• **ABOUT THIS EXERCISE**:
Give the number of lines below with "from" in them, leaving out anything else.

Page images and extracted text
------------------------

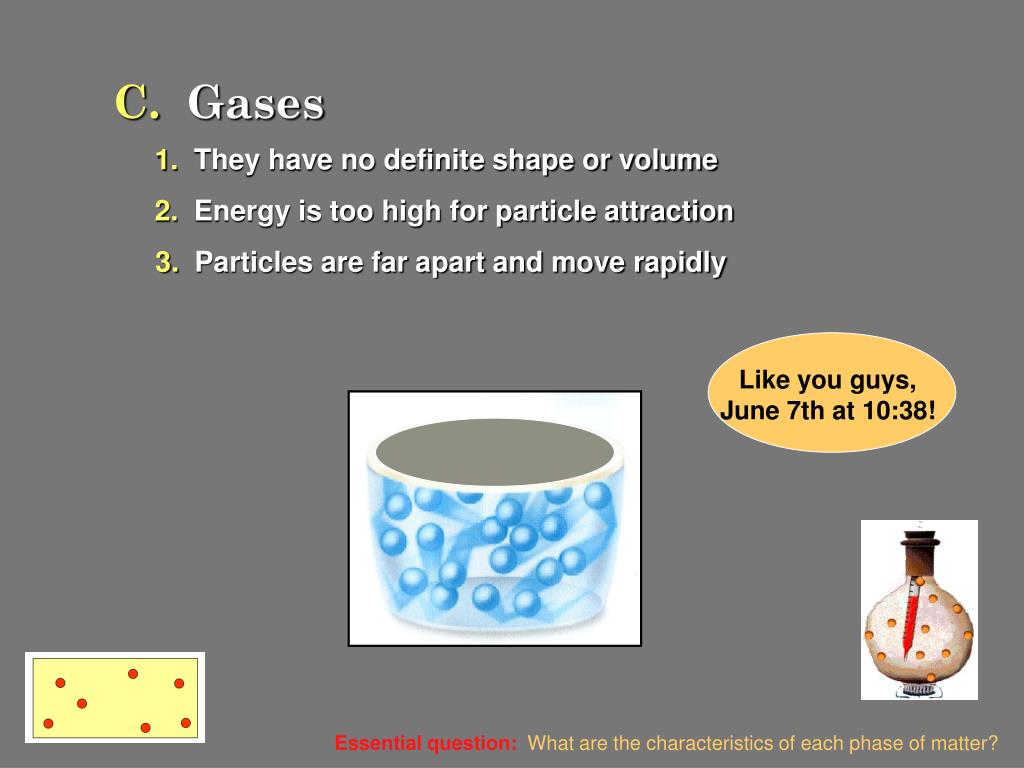 C. Gases

1. They have no definite shape or volume

2. Energy is too high for particle attraction

3. Particles are far apart and move rapidly

Like you guys, June 7th at 10:38!

Essential question: What are the characteristics of each phase of matter?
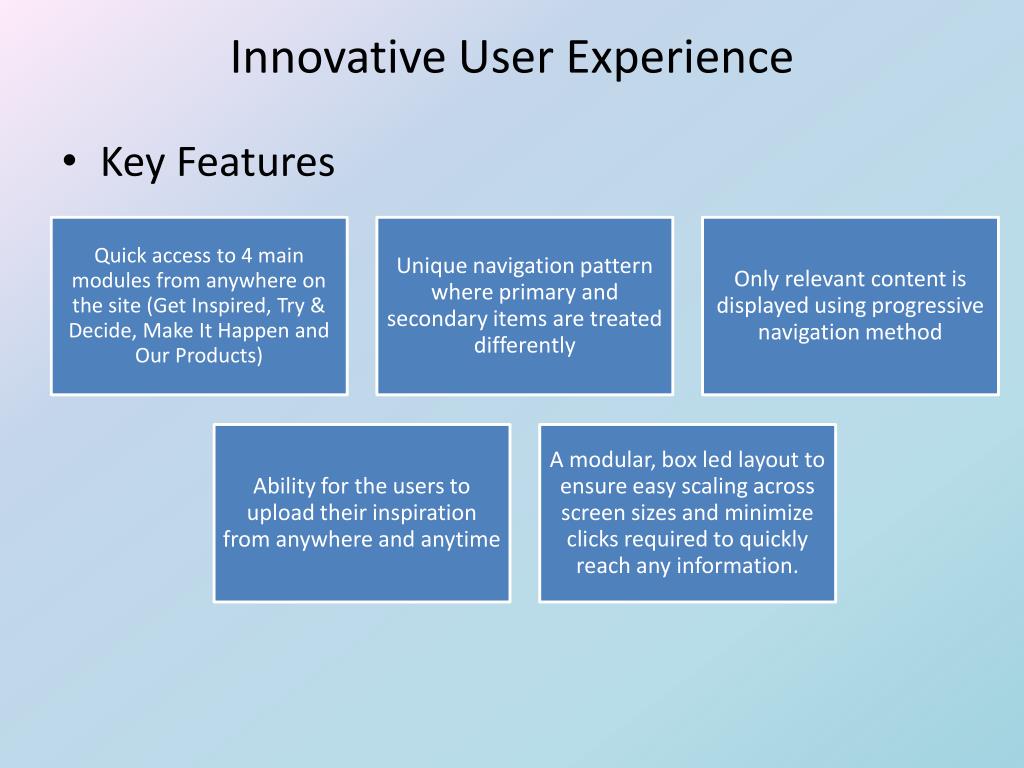 Innovative User Experience

• Key Features

Quick access to 4 main modules from anywhere on the site (Get Inspired, Try & Decide, Make It Happen and Our Products)

Unique navigation pattern where primary and secondary items are treated differently

Only relevant content is displayed using progressive navigation method

Ability for the users to upload their inspiration from anywhere and anytime

A modular, box led layout to ensure easy scaling across screen sizes and minimize clicks required to quickly reach any information.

------------------------

• **RESPONSE BOX**:
2